The death mechanism is usually the same regardless of the underlying disease: electrical instability triggers ventricular tachycardia which degenerates into ventricular fibrillation which leads to asystole. The latter, asystole, means that there is no electrical activity in the heart and the ECG shows a flat line (Figure 1). Sudden cardiac death due to bradycardia or pulseless electrical activity is much less common.

Underlying causes

  • Acute or chronic ischemic heart disease cause 80% of all sudden cardiac deaths – Ventricular arrhythmias may arise during acute ischemia as well as in chronic ischemia.
  • Dilated or hypertrophic cardiomyopathy – Causes 10-15 % of all cases.
  • Less common causes (5% of all cases) – Atrial fibrillation with pre-excitation, arrhythmogenic right ventricular cardiomyopathy (ARVC), long QT syndrome (LQTS), Brugada syndrome, aortic stenosis, amyloidosis, third-degree AV-block III without escape rhythm.
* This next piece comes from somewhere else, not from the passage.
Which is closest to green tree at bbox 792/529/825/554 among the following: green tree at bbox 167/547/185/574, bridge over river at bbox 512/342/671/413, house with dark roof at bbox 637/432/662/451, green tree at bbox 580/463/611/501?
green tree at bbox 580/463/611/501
Metabolic derangements, electrolyte disorders and exogenous substances, ischemia etc, may precipitate ventricular arrhythmias in all these patient groups.

Asystole and brady-asystole

As seen in Figure 1, asystole occurs when there is no electrical activity in the heart. The heart is completely still during asystole; i.e there are no atrial or ventricular depolarizations.

Brady-asystole is defined as asystole interrupted by occasional QRS complexes, but no rhythm capable of producing a noteworthy cardiac output.

Treatment of asystole and brady-asystole

Asystole and brady-asystole are treated according to the resuscitation algorithm.

Pulseless electrical activity (PEA)

Synonym: electromechanic dissociation (EMD)

Pulseless electrical activity is a term applied to any rhythm which is not accompanied by a detectable pulse. It may display complete P, QRS and T waveforms but no pulse is palpable. This means that the heart’s electrical activity has been dissociated from mechanical contractions, which is why the synonym electromechanical dissociation is often used.

Causes of pulseless electrical activity

The following conditions may cause pulseless electrical activity: hypovolemia, hypoxia, cardiac tamponade, pressure pneumothorax, hypothermia, massive pulmonary embolism, drug overdose, massive myocardial infarction. The most common of these is myocardial infarction. Massive myocardial infarctions may leave too little viable myocardium to generate stroke volumes that are palpable.

Treatment of pulseless electrical activity

Pulseless electrical activity is treated according to the resuscitation algorithm.